===== Excerpt provided
Geography
- Location: Lafayette, Louisiana, United States
- Coordinates: 30°09′03″N 92°02′14″W﻿ / ﻿30.150906°N 92.037194°W

Organization
- Type: General
- Religious affiliation: Catholic church

History
- Opened: 1949

Links
- Website: www.lourdesrmc.com
- Lists: Hospitals in Louisiana

= Our Lady of Lourdes Regional Medical Center =

Our Lady of Lourdes Regional Medical Center is a hospital located in Lafayette, Louisiana in the United States. It is one of several medical facilities established in the state during the early 20th century by the Franciscan Missionaries of Our Lady, a Roman Catholic religious order based in Calais, France. It is a wholly owned subsidiary of the Franciscan Missionaries of Our Lady Health System, which is the largest locally owned, not-for-profit health system in Louisiana.

== History ==
The hospital was originally established in 1949 at 611 St. Landry Street, not far from what is now the campus of the University of Louisiana-Lafayette. Its creation was chiefly due to the efforts of Monsignor A. F. Isenberg, a priest from the Catholic Diocese of Lafayette. In 1945, Isenberg was injured in an automobile accident and was treated at another Franciscan hospital, Our Lady of the Lake Medical Center in Baton Rouge. Isenberg subsequently convinced the Franciscans of the need for a hospital to serve the residents of the city and parish of Lafayette. Our Lady of Lourdes Hospital opened on August 1, 1949 with 50 beds. In 1958 a four-story addition was constructed, doubling the hospital's capacity to 110 beds and allowing expansion of surgery, emergency services, laboratory and radiology departments. In 1972, a four-story diagnostic center was added, enlarging the hospital's capacity to 255 beds as the first major expansion of a 20-year master plan.
==========
===== Entries shown
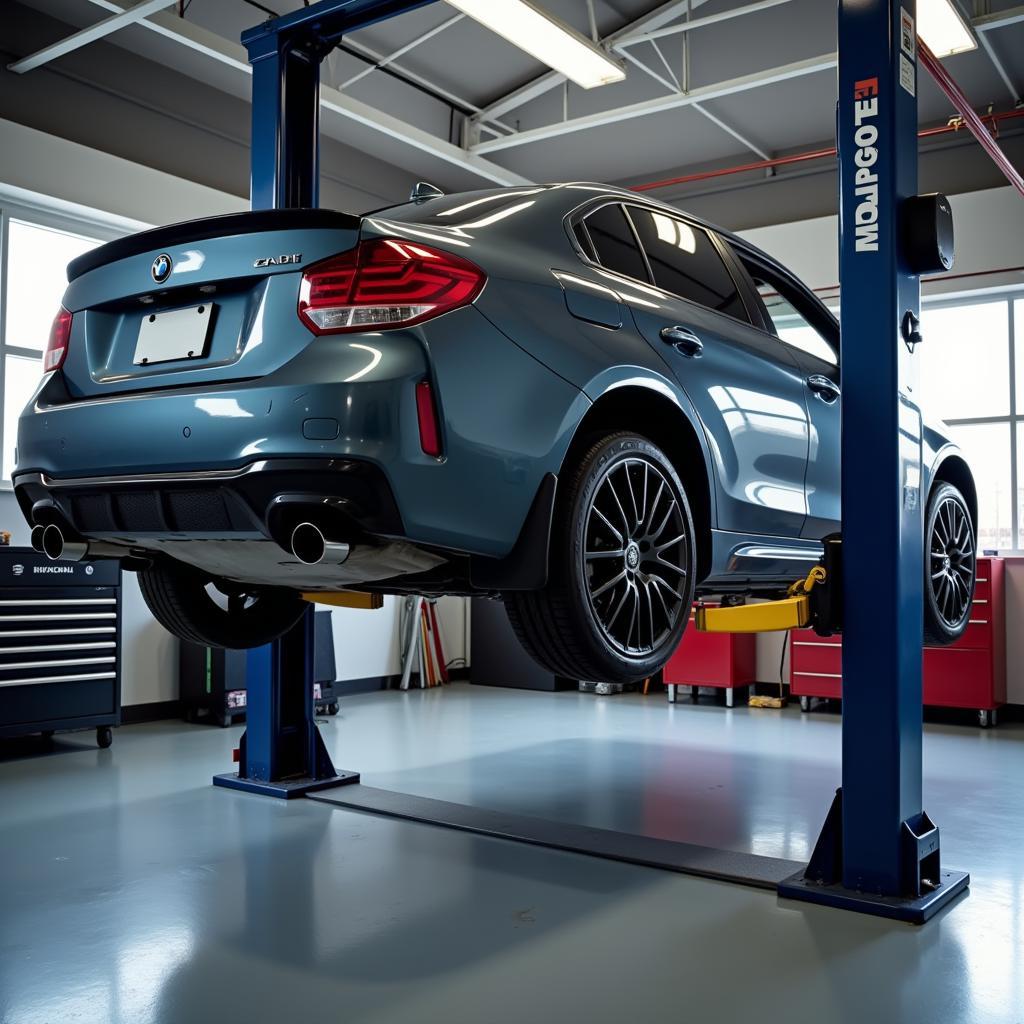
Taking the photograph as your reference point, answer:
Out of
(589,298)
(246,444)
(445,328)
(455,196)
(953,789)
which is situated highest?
(455,196)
==========
▸ **Task set**:
1/ How would you translate this sentence from the hospital article into Spanish: "Our Lady of Lourdes Hospital opened on August 1, 1949 with 50 beds."
2/ Print the passage of the hospital article from "Organization" up to and including "system in Louisiana.".

▸ **Responses to the tasks**:
1/ El Hospital Our Lady of Lourdes abrió el 1 de agosto de 1949 con 50 camas.

2/
Organization
- Type: General
- Religious affiliation: Catholic church

History
- Opened: 1949

Links
- Website: www.lourdesrmc.com
- Lists: Hospitals in Louisiana

= Our Lady of Lourdes Regional Medical Center =

Our Lady of Lourdes Regional Medical Center is a hospital located in Lafayette, Louisiana in the United States. It is one of several medical facilities established in the state during the early 20th century by the Franciscan Missionaries of Our Lady, a Roman Catholic religious order based in Calais, France. It is a wholly owned subsidiary of the Franciscan Missionaries of Our Lady Health System, which is the largest locally owned, not-for-profit health system in Louisiana.